Other contributors to pollution are low-quality fuels such as raw wood, agricultural and plastic waste in industrial settings, cow dung for cooking stoves and widespread use of diesel generators due to unreliable infrastructure. These sources release fine particle pollutants such as PM10 and PM 2.5. These are fine smidgens of practically-indestructible matter, able to lodge themselves in the lung and impede breathing as well as contribute to cancer.
The impetus on economic growth necessitates more buildings and roads and thereby, more dust. However, traditional agricultural practices too are to blame. October and November are the months when farmers in Punjab raze the remnant stubble of their paddy fields to prepare them for the winter sowing.
The ensuing smoke, which has been captured by satellite imagery over the years, then wafts to Delhi and significantly increases the levels of toxic particulate matter.
The state governments of Punjab and Haryana have recognized the problem and tried to impose fines but have run into the familiar difficulty of having too few people to exercise these rules. It's hard to convince farmers, most of whom are extremely poor, to eschew a traditional, cheap, quick method to prepare their fields just so that they and their neighbours can breathe easier in Delhi.

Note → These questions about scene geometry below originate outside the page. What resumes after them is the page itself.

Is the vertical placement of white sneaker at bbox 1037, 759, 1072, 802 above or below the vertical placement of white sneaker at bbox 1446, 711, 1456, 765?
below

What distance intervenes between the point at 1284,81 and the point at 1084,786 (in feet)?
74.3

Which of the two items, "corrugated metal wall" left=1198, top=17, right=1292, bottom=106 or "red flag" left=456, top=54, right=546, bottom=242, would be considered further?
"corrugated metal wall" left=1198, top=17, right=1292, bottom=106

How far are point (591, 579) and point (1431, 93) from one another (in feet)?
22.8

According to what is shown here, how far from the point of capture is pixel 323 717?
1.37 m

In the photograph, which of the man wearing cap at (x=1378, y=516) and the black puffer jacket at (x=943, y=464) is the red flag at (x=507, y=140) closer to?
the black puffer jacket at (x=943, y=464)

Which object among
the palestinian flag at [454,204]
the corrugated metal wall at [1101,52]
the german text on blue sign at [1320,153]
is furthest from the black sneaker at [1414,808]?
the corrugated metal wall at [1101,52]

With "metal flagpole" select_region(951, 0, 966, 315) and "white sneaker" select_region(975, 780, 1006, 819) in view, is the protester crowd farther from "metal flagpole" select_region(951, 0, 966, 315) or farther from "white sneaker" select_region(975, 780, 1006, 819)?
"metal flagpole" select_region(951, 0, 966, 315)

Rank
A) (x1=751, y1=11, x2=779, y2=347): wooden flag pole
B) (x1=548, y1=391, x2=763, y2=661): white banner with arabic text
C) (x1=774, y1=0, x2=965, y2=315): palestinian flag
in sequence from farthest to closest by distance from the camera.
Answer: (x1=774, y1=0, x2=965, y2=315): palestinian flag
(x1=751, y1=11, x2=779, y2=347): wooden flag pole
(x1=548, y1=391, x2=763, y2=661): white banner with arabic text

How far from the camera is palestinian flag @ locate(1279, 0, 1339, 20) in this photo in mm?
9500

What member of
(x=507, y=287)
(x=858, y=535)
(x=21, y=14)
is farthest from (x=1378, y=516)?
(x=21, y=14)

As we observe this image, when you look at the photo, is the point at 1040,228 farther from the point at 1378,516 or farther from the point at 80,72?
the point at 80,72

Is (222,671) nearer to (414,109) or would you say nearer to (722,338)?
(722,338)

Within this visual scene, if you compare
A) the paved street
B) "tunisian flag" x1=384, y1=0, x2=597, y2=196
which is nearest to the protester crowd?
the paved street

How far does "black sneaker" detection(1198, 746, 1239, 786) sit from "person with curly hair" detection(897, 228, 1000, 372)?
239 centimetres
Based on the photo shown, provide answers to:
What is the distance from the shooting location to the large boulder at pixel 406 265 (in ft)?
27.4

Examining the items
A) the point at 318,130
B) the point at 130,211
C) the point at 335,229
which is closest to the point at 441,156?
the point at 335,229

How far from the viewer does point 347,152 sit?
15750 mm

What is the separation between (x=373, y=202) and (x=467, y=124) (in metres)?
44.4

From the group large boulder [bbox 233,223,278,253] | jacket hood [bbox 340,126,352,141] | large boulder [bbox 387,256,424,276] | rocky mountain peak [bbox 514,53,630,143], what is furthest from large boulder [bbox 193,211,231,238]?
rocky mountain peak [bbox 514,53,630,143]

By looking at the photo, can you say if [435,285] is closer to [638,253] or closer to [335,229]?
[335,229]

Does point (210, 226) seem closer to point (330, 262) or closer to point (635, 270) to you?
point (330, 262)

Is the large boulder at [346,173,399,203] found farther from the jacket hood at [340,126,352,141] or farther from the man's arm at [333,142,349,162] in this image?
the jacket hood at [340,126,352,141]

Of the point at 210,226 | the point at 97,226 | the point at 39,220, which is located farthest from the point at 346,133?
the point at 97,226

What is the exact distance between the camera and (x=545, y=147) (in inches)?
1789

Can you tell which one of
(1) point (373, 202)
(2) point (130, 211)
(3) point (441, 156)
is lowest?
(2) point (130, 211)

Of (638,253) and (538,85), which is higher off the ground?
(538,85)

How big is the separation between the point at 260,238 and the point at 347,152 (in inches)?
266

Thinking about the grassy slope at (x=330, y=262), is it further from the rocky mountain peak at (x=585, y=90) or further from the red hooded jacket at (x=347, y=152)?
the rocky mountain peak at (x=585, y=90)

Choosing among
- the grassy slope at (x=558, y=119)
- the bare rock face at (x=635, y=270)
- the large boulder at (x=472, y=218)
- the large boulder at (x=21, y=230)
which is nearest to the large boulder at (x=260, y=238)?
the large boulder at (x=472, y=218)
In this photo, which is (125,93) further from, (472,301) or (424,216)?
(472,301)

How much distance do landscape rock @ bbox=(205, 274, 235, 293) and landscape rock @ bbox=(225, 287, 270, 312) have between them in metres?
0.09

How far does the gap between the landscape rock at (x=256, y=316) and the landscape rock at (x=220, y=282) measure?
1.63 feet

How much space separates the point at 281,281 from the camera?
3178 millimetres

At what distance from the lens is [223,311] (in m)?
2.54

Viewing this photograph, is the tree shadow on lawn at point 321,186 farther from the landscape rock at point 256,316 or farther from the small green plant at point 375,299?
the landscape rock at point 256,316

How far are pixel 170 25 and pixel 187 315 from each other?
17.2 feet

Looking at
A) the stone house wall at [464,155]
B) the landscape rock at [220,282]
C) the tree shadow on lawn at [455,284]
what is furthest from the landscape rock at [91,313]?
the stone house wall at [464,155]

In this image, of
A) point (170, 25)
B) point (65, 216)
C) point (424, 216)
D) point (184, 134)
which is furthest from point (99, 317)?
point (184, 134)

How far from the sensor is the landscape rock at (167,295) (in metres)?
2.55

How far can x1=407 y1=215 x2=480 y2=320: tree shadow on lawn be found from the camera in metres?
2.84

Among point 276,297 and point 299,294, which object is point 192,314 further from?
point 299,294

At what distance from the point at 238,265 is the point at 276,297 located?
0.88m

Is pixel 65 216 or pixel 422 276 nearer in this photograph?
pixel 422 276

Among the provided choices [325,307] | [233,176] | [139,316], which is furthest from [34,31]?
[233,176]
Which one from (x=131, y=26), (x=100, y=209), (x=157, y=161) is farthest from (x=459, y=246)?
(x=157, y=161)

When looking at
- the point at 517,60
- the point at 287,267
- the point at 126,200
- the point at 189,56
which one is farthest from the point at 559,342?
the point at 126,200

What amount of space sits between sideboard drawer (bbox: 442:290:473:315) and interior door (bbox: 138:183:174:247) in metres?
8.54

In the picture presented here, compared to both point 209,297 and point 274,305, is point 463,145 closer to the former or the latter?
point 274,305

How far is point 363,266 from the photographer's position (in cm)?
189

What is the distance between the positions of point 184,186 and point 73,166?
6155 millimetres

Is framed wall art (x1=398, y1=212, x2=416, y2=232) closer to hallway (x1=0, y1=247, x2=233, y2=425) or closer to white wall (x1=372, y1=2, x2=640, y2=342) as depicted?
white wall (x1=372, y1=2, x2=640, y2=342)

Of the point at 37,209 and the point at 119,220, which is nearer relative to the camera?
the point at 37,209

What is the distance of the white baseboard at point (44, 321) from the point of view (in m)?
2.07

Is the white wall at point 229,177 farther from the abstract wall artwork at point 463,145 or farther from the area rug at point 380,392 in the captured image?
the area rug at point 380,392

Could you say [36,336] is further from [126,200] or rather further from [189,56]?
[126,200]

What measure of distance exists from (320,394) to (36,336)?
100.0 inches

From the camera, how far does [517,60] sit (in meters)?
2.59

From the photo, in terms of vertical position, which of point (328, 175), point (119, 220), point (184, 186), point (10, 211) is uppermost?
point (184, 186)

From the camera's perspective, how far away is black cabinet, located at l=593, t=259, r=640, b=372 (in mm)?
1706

Coupled with Delhi's densely packed architecture, and varying building heights, the 'breathability' of the city is also inhibited by its weather conditions. The city's decreasing temperature (attributed to the effects of pollution) draws from outside, polluted air into the city centre, while windy, dusty conditions during summer exacerbate this problem.
The pollution monitoring data also shows it is particulate matter that registers a massive rise, rather than effluents such as carbon monoxide or NOx emissions, which are more strongly associated with vehicular and industrial pollution. This makes it hard to separate the relative influence of one source of pollution from the other on human health, which allows various stakeholders--government to car manufacturers--to blame each other for the enormity of the problem.
Ultimately, there are real sufferers. Children, the asthmatic and even the healthy, who say that they are experiencing reduced lung function.
The WHO has ranked outdoor air pollution among the top killers in India. Air pollution has also made India, the country with the highest rate of deaths caused by chronic respiratory diseases anywhere in the world. Bad air is also blamed for the growth in stress levels as well as non-communicable diseases, such as high blood pressure. The annual cost of the environmental damage due to outdoor and indoor air pollution has been estimated to be Rs 1,10,000 crore and Rs 87,000 crore respectively.